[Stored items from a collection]
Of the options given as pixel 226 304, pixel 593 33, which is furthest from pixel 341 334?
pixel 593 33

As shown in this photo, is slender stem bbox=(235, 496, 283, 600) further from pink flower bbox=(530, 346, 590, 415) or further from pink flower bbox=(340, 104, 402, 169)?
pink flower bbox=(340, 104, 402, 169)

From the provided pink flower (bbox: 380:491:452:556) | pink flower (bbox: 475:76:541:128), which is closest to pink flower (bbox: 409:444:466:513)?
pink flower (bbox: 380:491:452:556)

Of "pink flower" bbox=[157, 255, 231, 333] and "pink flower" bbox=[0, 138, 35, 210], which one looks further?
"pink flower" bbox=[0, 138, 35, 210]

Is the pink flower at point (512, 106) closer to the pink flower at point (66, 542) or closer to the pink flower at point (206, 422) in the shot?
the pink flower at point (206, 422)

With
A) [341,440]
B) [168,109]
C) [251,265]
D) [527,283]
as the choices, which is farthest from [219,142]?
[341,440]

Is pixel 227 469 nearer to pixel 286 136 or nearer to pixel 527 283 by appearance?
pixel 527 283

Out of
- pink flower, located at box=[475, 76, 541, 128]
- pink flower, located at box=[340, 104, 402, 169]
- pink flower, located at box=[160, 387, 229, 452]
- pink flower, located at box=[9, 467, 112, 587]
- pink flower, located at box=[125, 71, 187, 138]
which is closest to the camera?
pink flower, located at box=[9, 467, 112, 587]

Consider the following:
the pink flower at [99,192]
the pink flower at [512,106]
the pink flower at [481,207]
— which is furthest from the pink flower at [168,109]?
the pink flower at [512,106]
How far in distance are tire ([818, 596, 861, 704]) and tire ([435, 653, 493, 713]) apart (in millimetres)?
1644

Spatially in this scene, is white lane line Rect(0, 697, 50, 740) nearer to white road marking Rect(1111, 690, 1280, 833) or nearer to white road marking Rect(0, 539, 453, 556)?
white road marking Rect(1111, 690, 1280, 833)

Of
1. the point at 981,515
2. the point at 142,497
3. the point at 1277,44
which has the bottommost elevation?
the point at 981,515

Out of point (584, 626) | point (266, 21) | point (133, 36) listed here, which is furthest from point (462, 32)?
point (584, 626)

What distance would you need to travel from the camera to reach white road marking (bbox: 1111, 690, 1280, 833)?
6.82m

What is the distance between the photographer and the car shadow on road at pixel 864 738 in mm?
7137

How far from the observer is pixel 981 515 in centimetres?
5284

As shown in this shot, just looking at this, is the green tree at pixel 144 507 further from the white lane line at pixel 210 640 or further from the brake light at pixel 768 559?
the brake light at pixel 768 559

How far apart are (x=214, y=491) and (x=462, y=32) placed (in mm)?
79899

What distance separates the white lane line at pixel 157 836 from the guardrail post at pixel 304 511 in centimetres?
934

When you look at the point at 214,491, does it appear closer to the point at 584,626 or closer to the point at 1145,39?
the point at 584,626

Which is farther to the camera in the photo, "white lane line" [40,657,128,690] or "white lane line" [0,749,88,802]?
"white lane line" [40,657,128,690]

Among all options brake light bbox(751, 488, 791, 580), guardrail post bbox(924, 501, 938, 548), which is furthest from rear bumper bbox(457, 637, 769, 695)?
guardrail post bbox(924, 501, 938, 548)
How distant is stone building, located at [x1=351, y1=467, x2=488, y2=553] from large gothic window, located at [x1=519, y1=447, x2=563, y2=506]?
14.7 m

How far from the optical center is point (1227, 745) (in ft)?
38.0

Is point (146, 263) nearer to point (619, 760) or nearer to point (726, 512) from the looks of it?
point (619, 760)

TO BE DONE: Copy the material above word for word, keeping every line as it stands.

OUTPUT OF THE EXERCISE:
Of the options given as pixel 226 304, pixel 593 33, which is furthest from pixel 341 334?
pixel 593 33

As shown in this photo, is slender stem bbox=(235, 496, 283, 600) further from pink flower bbox=(530, 346, 590, 415) or further from pink flower bbox=(340, 104, 402, 169)?
pink flower bbox=(340, 104, 402, 169)

From the provided pink flower (bbox: 380:491:452:556) | pink flower (bbox: 475:76:541:128), which is closest to pink flower (bbox: 409:444:466:513)?
pink flower (bbox: 380:491:452:556)

Of "pink flower" bbox=[157, 255, 231, 333] and "pink flower" bbox=[0, 138, 35, 210], which one looks further?
"pink flower" bbox=[0, 138, 35, 210]

Is the pink flower at point (512, 106) closer to the pink flower at point (66, 542) or closer to the pink flower at point (206, 422) in the shot?
the pink flower at point (206, 422)

With
A) [341,440]
B) [168,109]
C) [251,265]
D) [527,283]
as the choices, which is farthest from [219,142]?
[341,440]

Is pixel 227 469 nearer to pixel 286 136 or nearer to pixel 527 283 by appearance?
pixel 527 283

Out of
- pink flower, located at box=[475, 76, 541, 128]
- pink flower, located at box=[340, 104, 402, 169]
- pink flower, located at box=[160, 387, 229, 452]
- pink flower, located at box=[9, 467, 112, 587]
- pink flower, located at box=[125, 71, 187, 138]
which is closest to the camera?
pink flower, located at box=[9, 467, 112, 587]

Consider the following:
the pink flower at [99,192]
the pink flower at [512,106]
the pink flower at [481,207]
— which is furthest from the pink flower at [168,109]?
the pink flower at [512,106]
How far in distance are tire ([818, 596, 861, 704]) and tire ([435, 653, 493, 713]) apart (in millimetres)?
1644

Spatially in this scene, is white lane line Rect(0, 697, 50, 740) nearer to white road marking Rect(1111, 690, 1280, 833) or nearer to white road marking Rect(0, 539, 453, 556)?
white road marking Rect(1111, 690, 1280, 833)

Of
1. the point at 981,515
2. the point at 142,497
3. the point at 1277,44
which has the bottommost elevation?
the point at 981,515

Out of point (584, 626) | point (266, 21) | point (133, 36) listed here, which is furthest from point (462, 32)?
point (584, 626)

What distance would you need to travel from the camera to reach white road marking (bbox: 1111, 690, 1280, 833)?
6.82m

What is the distance between the photographer and the car shadow on road at pixel 864 738 in mm?
7137

How far from the observer is pixel 981 515 in centimetres?
5284

As shown in this shot, just looking at this, is the green tree at pixel 144 507 further from the white lane line at pixel 210 640 or further from the brake light at pixel 768 559?
the brake light at pixel 768 559

How far apart are (x=214, y=491) and (x=462, y=32) placed (in mm)?
79899

What distance separates the white lane line at pixel 157 836 from the guardrail post at pixel 304 511 in centimetres?
934

When you look at the point at 214,491, does it appear closer to the point at 584,626 or closer to the point at 1145,39?
the point at 584,626

Which is farther to the camera in the photo, "white lane line" [40,657,128,690] or "white lane line" [0,749,88,802]?
"white lane line" [40,657,128,690]

Among all options brake light bbox(751, 488, 791, 580), guardrail post bbox(924, 501, 938, 548), which is furthest from rear bumper bbox(457, 637, 769, 695)?
guardrail post bbox(924, 501, 938, 548)
How distant is stone building, located at [x1=351, y1=467, x2=488, y2=553] from large gothic window, located at [x1=519, y1=447, x2=563, y2=506]?
14.7 m

How far from the optical center is point (1227, 745) (in ft)?
38.0

Is point (146, 263) nearer to point (619, 760) or nearer to point (726, 512) from the looks of it?
point (619, 760)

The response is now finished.